Dalam kamus sastra Eneste (1994: 22) cerpen didefinisikan sebagai (1) singkatan dari cerita pendek, (2) cerita yang bersifat rekaan (fiksi) yang isinya relatif pendek. Pengertian ini sebenarnya tidak tepat dan tidak lengkap, karena tidak semua cerita yang pendek disebut sebagai cerpen. Ada jenis cerita pendek yang tidak dapat kita kategorikan sebagai suatu cerpen, seperti fabel (cerita binatang), parabel (cerita dari Kitab Suci), cerita rakyat, dan anekdot (cerita lucu). Memberikan batasan sebuah cerpen adalah suatu yang amat sulit. Namun, kita mencoba untuk membuat batasan berdasarkan pengertian yang diberikan para ahli.
Ajib Rosidi memberikan batasan bahwa cerpen adalah cerita pendek yang merupakan suatu kebulatan ide. Lebih lanjut dikatakan bahwa cerita pendek mesti terikat pada suatu kesatuan: pendek, padat, dan lengkap (Tarigan, 1984: 174-176). Henry Scidel Comby mengatakan bahwa kesan yang satu dan hidup, itulah yang seharusnya hasil dari sebuah cerita pendek. Ellergy Sedwick mengatakan bawa cerpen adalah penyajian suatu keadan tersendiri atau kelompok yang memberikan kesan yang tunggal pada diri pembaca (Tarigan,1984: 176).
Menurut Jakob Sumardjo dan Saini K.M (1987: 36), ciri dasar cerpen adalah sifat rekaan (fiktif). Cerpen bukan putaran kejadian yang pernah terjadi, berdasarkan kejadian yang sebenarnya, tetapi murni ciptaan yang direka pengarang. Meskipun demikian, cerpen ditulis berdasarkan kenyataan kehidupan.
Menurut Puji Santosa (1995:98) cerpen adalah ragam cerita rekaan yang memiliki ciri-ciri: (1) kisahan yang memberi kesan tunggal dan dominan tentang suatu tokoh, suatu latar, dan suatu situasi dramatik; (2) bentuknya sederhana karena kurang dari 10.000 kata; (3) berisi suatu ide pusat dan tidak diberi kesempatan memunculkan ide sampingan; (4) dimensi ruang dan waktu lebih sempit bila dibandingkan dengan novel; dan (5) hanya menceritakan suatu kejadian yang paling menarik sehingga dapat menimbulkan kesan impresif. Sebuah cerpen harus memperlihatkan kepaduan sebagai patokan dasarnya.
Berdasarkan batasan-batasan di atas, dapatlah disimpulkan bahwa: cerpen adalah suatu jenis karya sastra yang berbentuk prosa fiksi yang berisi suatu ide pusat, memberi kesan tunggal dan dominan tentang suatu tokoh, suatu latar, dan suatu situasi dramatik serta ditulis berdasarkan kenyataan kehidupan sebagai hasil olahan jiwa pengarang.

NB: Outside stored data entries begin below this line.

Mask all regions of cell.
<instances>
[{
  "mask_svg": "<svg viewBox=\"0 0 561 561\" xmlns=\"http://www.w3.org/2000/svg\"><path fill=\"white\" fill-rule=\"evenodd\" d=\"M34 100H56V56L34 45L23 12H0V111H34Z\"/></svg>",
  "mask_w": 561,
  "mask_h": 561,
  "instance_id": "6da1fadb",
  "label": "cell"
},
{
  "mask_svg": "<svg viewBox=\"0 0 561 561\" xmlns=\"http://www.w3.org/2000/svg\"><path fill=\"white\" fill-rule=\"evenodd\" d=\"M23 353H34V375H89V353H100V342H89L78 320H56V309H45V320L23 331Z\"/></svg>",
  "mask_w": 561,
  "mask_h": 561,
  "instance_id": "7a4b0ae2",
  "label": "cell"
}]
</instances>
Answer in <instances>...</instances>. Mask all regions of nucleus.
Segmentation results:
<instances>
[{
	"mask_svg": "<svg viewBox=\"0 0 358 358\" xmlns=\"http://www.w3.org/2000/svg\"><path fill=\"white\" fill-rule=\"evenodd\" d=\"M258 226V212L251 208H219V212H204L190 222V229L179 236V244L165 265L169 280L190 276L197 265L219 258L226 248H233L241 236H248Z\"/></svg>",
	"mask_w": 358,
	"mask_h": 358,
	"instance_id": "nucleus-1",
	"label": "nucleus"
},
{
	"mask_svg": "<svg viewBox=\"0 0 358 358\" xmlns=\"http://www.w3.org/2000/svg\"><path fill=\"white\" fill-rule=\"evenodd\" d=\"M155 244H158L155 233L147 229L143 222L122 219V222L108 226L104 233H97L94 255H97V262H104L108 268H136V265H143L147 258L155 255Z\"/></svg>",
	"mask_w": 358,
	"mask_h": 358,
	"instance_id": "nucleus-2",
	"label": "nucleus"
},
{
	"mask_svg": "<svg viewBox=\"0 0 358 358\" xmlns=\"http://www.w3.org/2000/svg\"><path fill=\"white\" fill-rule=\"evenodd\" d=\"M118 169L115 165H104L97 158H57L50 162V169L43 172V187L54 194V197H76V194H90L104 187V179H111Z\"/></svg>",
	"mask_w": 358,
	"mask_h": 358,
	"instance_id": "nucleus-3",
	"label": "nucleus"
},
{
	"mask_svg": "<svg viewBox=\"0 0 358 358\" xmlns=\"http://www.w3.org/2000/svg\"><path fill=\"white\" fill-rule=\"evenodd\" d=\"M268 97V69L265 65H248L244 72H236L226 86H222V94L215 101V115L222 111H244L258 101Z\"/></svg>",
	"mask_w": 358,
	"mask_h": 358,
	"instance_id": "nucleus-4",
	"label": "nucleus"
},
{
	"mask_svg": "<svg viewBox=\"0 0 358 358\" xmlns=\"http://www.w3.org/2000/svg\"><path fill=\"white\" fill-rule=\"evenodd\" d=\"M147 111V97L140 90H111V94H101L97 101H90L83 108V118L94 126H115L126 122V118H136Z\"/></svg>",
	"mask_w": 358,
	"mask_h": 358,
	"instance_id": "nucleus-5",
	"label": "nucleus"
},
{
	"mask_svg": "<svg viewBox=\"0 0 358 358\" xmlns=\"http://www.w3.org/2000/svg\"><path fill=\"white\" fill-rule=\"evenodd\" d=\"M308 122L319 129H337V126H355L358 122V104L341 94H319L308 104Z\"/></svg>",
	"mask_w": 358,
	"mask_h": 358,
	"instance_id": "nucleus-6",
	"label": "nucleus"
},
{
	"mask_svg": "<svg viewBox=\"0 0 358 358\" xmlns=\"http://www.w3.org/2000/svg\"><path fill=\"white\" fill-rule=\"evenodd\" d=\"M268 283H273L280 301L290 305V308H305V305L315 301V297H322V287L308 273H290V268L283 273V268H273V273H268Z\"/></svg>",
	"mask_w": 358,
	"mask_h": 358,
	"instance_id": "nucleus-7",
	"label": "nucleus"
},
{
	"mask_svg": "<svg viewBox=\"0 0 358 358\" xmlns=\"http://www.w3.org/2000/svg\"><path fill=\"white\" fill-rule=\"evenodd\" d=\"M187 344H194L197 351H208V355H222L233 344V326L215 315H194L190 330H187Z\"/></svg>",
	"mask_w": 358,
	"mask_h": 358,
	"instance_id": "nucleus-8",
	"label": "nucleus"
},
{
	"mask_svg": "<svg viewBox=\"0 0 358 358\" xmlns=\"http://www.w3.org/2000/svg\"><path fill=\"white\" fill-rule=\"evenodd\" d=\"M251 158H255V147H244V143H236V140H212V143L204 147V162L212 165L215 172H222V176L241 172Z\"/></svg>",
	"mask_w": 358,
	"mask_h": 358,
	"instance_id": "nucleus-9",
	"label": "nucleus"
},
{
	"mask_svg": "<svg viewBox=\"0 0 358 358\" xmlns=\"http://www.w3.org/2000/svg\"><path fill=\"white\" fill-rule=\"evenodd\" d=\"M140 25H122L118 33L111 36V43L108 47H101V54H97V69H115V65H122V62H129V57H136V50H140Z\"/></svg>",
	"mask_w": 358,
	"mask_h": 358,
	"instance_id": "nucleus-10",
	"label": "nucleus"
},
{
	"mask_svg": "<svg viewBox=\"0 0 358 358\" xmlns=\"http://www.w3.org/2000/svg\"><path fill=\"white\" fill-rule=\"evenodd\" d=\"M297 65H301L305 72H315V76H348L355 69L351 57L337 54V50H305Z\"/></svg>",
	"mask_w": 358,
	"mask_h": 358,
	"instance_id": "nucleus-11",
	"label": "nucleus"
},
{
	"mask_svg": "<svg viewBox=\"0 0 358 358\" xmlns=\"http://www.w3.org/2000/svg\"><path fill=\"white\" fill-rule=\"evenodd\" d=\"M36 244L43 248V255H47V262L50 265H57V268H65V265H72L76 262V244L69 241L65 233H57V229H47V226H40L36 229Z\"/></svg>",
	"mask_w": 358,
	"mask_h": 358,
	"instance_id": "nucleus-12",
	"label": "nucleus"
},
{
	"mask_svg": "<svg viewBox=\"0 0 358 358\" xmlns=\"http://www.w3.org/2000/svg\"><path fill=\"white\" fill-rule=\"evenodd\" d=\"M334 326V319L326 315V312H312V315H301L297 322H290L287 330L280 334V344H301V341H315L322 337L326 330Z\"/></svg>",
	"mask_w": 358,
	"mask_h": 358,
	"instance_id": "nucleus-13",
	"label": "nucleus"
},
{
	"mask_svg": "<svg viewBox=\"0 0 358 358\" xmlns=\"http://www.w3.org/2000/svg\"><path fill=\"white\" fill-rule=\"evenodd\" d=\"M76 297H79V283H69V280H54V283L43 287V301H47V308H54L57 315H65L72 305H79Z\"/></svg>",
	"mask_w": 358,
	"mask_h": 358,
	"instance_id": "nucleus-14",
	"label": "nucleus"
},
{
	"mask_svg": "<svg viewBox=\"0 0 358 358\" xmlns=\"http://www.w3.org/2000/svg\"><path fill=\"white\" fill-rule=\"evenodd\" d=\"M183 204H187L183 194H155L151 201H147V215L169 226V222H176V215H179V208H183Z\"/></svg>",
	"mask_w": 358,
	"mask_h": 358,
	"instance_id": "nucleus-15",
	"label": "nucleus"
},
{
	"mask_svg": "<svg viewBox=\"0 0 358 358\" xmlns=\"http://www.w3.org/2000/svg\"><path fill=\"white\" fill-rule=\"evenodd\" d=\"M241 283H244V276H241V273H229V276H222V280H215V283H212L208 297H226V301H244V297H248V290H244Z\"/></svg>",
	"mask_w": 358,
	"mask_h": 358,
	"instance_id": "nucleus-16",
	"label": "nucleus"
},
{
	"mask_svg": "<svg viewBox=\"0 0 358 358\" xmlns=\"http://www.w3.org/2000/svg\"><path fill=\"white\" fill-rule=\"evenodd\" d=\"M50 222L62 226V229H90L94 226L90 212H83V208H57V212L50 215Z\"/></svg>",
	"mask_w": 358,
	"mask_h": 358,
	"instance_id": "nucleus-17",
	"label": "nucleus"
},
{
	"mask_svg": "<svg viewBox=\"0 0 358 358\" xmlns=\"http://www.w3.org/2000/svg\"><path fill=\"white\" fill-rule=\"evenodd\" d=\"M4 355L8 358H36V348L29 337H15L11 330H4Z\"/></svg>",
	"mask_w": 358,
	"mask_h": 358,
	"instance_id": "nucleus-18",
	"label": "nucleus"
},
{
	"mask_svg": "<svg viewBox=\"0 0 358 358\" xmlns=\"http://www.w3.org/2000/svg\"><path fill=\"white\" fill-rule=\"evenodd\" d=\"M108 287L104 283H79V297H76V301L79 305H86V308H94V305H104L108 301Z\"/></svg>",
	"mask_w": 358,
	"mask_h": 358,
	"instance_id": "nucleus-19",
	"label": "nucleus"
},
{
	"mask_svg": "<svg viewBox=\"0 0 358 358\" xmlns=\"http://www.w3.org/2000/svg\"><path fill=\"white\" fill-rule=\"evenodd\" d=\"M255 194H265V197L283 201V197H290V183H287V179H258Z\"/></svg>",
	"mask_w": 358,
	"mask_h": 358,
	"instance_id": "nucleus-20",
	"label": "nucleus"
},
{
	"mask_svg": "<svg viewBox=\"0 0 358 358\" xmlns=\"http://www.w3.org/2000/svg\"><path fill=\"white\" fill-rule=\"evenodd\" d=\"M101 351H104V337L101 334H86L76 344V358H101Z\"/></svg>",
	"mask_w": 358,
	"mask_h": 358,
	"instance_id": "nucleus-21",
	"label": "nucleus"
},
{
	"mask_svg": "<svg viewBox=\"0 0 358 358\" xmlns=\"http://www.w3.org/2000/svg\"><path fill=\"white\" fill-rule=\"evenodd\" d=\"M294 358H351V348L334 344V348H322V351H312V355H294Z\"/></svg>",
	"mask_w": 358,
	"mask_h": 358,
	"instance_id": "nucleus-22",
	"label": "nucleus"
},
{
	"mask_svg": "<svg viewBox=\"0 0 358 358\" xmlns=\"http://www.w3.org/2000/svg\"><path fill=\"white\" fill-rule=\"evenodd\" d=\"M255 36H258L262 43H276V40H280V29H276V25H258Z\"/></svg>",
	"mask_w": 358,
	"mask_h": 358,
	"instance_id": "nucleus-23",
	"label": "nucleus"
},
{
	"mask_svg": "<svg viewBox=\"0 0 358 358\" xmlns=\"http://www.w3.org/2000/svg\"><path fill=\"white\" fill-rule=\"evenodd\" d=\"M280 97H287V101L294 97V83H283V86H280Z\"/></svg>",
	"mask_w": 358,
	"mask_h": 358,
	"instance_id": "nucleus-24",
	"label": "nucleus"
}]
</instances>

1.2 Ciri-ciri Dasar Cerpen
Berdasarkan batasan-batasan yang diberikan para ahli, Tarigan (1984: 177) memberikan beberapa ciri yang menjadi kekhasan suatu cerpen. Adapun ciri-ciri itu antara lain:
1. Ciri-ciri utama cerita pendek adalah: singkat, padu, intensif (brevity, unity, intensity).
2. Unsur utama cerpen adalah: adegan, tokoh, dan gerak (scene,character, and action).
3. Bahasa cerita pendek haruslah tajam, sugestif, dan menarik perhatian (incisive, suggestive, alert).
4. Cerpen harus mengandung interpretasi pengarang tentang konsepsinya mengenai kehidupan, baik secara langsung maupun secara tidak langsung.
5. Sebuah cerpen haruslah menimbulkan suatu efek dalam pikiran pembaca.
6. Cerpen harus menimbulkan perasaan pada pembaca bahwa jalan ceritalah yang pertama-tama menarik perasaan, dan kemudian menarik pikiran.
7. Cerpen mengandung detail-detail dan insiden-insiden yang dipilih dengan sengaja dan yang bisa menimbulkan pertanyaan dalam pikiran pembaca.
8. Cerpen harus mempunyai pelaku utama.
9. Cerpen harus mempunyai suatu efek atau kesan yang menarik.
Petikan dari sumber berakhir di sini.